From the archives: A look back at Francis’ appointment as pope in March 2013.
When Jorge Mario Bergoglio, a cardinal from Argentina, was selected as the 266th pontiff of the Roman Catholic Church, he became the first South American to lead the church.
Taking the name Francis, he was also the first non-European pope in more than 1,200 years and the first member of the Jesuit order to lead the church.
In choosing the archbishop of Buenos Aires, who was 76 at the time, the cardinals sent a powerful message that the future of the church lay in the global south, home to the bulk of the world’s Catholics.
Born to Italian immigrant parents and raised in Buenos Aires, he was known as a humble man who spoke out for the poor and led an austere life in the Argentine capital.
He inherited a church wrestling with challenges, among them a shortage of priests, growing competition from evangelical churches in the Southern Hemisphere, a sexual abuse crisis that undermined the church’s moral authority in the West, and difficulties governing the Vatican itself.

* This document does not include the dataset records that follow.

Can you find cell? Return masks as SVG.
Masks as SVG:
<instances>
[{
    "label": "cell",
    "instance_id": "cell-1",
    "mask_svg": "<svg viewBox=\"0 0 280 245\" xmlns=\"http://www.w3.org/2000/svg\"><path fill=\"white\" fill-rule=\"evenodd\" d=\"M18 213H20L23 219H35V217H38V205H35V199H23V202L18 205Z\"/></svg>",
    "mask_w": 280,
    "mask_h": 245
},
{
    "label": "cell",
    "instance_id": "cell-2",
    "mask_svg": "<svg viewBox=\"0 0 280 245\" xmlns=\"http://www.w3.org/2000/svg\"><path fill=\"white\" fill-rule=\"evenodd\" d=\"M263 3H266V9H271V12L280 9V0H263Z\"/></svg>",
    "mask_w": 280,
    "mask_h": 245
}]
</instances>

The conclave that resulted in his election followed more than a week of intense discussions among the world’s cardinals about the problems facing the church and their criteria for its next leader.
“The pope’s election is something substantially different from a political election,” Cardinal Christoph Schönborn of Vienna, a theologian known for his intellect and his pastoral touch, told reporters at the time.
The role, he noted, is not “the chief executive of a multinational company, but the spiritual head of a community of believers.”
Rachel Donadio was Rome bureau chief from 2008 to 2013.